A Tour Of Lakeview Enlivens City History

Many's the tragedy, many's the heroic deed, the love story and the dark secret buried beneath the headstones at Lakeview Cemetery. How appropriate to tour Seattle's oldest cemetery before Memorial Day.

My guide is Robert Ferguson. He has a collectibles shop on Capitol Hill; but, in his spare time, he's pieced together tales of townsfolk who lie buried at Lakeview. He conducts group tours and is writing a guidebook.

Ferguson begins in the northwest corner - "the Beverly Hills of Lakeview" - with the monument to mill owner Henry Yesler.

"Henry's buried here with his first wife, Sarah, but not his second wife, Minnie, and that's where the scandal comes in," says Ferguson. "When Sarah died in 1887, Henry, then in his 80s, scandalized the town by bringing his second cousin, Minnie, to town. They lived in sin before marrying. Minnie was never `received' in Seattle society. After Henry died, she declined to be buried here."

NEXT STOP is the grave of Princess Angeline, Chief Seattle's daughter, who asked to be buried near her friend and mentor, Henry Yesler. Ferguson explains: "Angeline originally was called Kickisomlo-Cud or Cud. But Catherine, Doc Maynard's wife, told her, `You're too handsome a woman for a name like that.' Catherine christened her Angeline."
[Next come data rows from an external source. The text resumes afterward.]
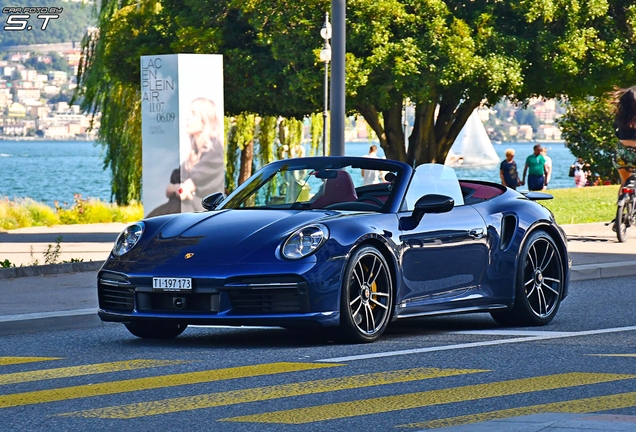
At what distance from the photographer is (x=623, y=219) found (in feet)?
69.3

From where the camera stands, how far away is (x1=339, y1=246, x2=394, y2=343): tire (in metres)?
9.80

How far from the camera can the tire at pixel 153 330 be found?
34.8 ft

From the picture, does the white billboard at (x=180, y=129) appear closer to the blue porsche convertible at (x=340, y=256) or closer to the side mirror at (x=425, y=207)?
the blue porsche convertible at (x=340, y=256)

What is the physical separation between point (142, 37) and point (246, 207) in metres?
24.4

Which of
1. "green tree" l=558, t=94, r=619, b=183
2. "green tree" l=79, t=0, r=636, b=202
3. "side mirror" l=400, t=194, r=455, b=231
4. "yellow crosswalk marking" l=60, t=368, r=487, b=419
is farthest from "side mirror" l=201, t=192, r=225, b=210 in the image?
"green tree" l=558, t=94, r=619, b=183

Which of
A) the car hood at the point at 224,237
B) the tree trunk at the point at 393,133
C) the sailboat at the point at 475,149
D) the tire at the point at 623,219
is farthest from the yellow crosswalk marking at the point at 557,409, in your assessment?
the sailboat at the point at 475,149

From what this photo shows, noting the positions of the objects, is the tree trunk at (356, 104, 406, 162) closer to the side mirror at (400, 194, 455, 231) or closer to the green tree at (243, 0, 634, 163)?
the green tree at (243, 0, 634, 163)

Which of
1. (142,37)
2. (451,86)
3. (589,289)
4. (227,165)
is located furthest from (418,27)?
(589,289)

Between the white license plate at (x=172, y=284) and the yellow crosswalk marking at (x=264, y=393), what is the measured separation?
5.36 feet

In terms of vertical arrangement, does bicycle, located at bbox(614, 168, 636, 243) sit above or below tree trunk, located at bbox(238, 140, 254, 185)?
above

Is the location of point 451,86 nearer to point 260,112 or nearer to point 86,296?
point 260,112

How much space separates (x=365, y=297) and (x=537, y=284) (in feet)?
7.39

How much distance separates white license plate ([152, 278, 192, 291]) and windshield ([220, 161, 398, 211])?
1.33 meters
Ferguson pauses to relate how Seattle developer Henry Broderick became trapped in the cemetery one night. At dusk, Broderick took a shortcut through the grounds in horse and buggy. He lost his way and, by the time he returned the entrance, the gate was locked.

In quick succession, Ferguson points out graves of William Pickering, son of the first territorial governor; Guy Phinney, street-car builder whose estate later became Woodland Park, and Phinney's partner, banker Luther Griffith.
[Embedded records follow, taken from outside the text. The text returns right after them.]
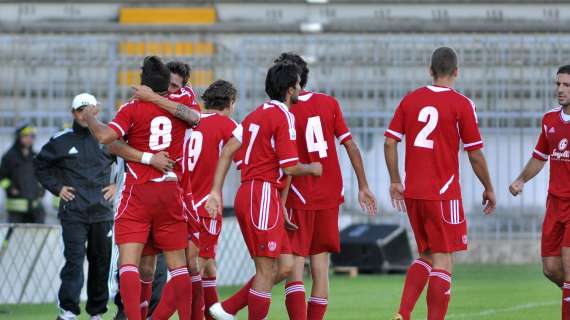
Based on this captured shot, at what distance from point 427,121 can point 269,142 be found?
1220mm

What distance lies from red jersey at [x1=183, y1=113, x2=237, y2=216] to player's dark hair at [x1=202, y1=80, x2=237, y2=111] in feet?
0.48

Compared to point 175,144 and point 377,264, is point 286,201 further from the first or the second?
point 377,264

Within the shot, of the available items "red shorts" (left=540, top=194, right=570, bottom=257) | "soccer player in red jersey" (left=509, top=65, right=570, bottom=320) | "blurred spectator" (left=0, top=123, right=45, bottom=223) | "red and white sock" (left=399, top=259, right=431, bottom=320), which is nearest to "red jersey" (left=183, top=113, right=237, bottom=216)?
"red and white sock" (left=399, top=259, right=431, bottom=320)

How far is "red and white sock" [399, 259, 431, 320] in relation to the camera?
10266 millimetres

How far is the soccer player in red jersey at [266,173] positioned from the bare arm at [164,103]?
1.19ft

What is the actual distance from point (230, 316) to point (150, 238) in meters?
0.81

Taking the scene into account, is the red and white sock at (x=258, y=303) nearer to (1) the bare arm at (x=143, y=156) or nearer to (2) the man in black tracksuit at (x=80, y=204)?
(1) the bare arm at (x=143, y=156)

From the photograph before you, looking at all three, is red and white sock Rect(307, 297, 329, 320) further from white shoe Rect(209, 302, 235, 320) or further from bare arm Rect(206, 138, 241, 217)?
bare arm Rect(206, 138, 241, 217)

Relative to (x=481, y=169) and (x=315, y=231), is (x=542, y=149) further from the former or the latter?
(x=315, y=231)

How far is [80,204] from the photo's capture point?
→ 12.0 m

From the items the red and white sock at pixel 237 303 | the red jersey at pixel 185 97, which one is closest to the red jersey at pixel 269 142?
the red jersey at pixel 185 97

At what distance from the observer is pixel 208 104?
36.8ft

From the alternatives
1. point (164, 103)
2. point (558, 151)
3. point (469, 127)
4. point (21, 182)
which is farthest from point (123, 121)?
point (21, 182)

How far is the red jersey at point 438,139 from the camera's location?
10289 mm
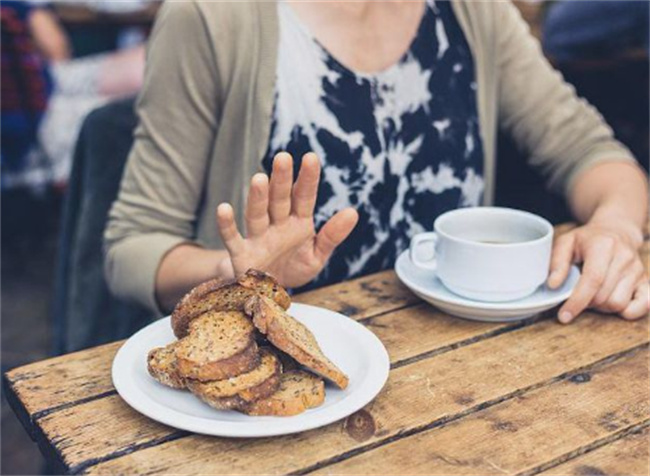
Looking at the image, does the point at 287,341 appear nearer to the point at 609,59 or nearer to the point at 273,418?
the point at 273,418

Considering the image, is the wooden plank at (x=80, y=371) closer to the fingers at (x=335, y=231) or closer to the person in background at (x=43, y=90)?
the fingers at (x=335, y=231)

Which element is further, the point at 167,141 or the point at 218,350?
the point at 167,141

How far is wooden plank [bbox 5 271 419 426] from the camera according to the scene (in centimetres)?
93

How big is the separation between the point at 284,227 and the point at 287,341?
0.27 meters

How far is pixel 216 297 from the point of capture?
0.98 m

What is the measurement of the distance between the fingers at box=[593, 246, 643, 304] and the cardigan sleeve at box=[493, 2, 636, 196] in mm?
445

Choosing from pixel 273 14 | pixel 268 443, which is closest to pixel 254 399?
pixel 268 443

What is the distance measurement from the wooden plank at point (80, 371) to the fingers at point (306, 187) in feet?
0.48

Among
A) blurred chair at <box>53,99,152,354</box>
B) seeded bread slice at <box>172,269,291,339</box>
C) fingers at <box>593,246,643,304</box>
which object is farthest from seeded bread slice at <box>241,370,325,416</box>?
blurred chair at <box>53,99,152,354</box>

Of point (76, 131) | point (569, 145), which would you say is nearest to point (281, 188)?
point (569, 145)

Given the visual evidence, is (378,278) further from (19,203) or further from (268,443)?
(19,203)

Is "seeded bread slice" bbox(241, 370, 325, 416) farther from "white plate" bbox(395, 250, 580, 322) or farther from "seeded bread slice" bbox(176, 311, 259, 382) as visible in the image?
"white plate" bbox(395, 250, 580, 322)

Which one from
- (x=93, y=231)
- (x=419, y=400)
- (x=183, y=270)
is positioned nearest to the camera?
(x=419, y=400)

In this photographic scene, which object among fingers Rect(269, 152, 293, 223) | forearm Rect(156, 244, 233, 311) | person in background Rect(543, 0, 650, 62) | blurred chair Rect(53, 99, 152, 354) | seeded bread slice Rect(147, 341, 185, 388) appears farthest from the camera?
person in background Rect(543, 0, 650, 62)
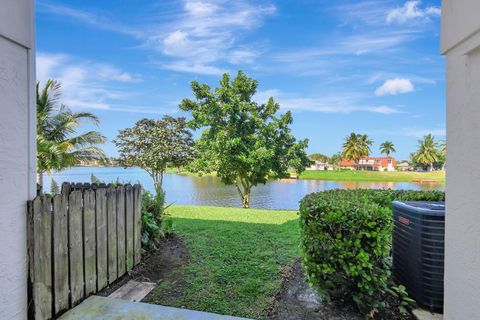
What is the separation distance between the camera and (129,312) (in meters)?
2.35

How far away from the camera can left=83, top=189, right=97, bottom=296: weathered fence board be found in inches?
108

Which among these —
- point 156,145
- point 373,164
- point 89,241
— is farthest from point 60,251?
point 373,164

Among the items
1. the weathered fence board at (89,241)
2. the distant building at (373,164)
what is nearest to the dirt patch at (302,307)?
A: the weathered fence board at (89,241)

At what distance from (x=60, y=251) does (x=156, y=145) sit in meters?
12.7

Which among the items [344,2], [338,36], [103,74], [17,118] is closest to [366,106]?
[338,36]

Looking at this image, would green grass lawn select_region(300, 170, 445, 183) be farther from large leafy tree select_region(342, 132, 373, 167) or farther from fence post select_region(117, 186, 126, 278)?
fence post select_region(117, 186, 126, 278)

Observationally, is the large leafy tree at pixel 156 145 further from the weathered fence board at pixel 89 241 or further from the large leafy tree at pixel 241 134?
the weathered fence board at pixel 89 241

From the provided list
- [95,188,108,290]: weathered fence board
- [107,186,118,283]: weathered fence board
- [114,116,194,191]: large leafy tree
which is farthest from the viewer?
[114,116,194,191]: large leafy tree

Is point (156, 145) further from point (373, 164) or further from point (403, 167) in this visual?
point (403, 167)

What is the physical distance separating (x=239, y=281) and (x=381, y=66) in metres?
9.11

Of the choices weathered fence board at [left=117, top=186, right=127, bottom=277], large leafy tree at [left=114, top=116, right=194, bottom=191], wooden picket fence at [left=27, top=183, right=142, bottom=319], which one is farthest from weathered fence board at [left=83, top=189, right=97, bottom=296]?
large leafy tree at [left=114, top=116, right=194, bottom=191]

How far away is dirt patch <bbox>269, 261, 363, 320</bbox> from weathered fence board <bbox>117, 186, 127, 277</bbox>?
6.24ft

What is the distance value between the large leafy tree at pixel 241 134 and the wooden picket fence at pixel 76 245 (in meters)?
8.63

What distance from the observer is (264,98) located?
46.2 ft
"Phinney and Griffith were partners in life and in death, buried in adjacent plots," notes Ferguson. Many business associates hobnob in the graveyard. Take Lyman W. Bonney and his partner, Harry Watson of Bonney-Watson. They, too, rest side by side.

GRANITE MONUMENTS in this section are soaring obelisks, 18 and 20 feet tall. They say, "I'm important."

Blame the ostentation on the widows. Ferguson says, "The wives survived and competed with one another. Stonecutters were the General Motors of early Seattle."

In their shadow lies the modest grave site of William Guthrie Latimer, first Seattleite of European descent. Latimer arrived in 1850, a year before the Dennys and the Borens.

Nearby is the grave of Mrs. S.P. Smith, first to be buried at Lakeview in April 1873. The city's original booster, Doc Maynard, would have been Lakeview's first burial, had his heirs not waited for a road to be built.

Lastly, Ferguson points out the resting place of James Osborne, owner of the Gem Saloon, one of the establishments that gave Seattle its "Sin City" reputation. Osborne left his estate to the city for construction of an opera house.

Ferguson asks, "Do you suppose it was civic pride? Or atonement?" It's a question only the graves can answer.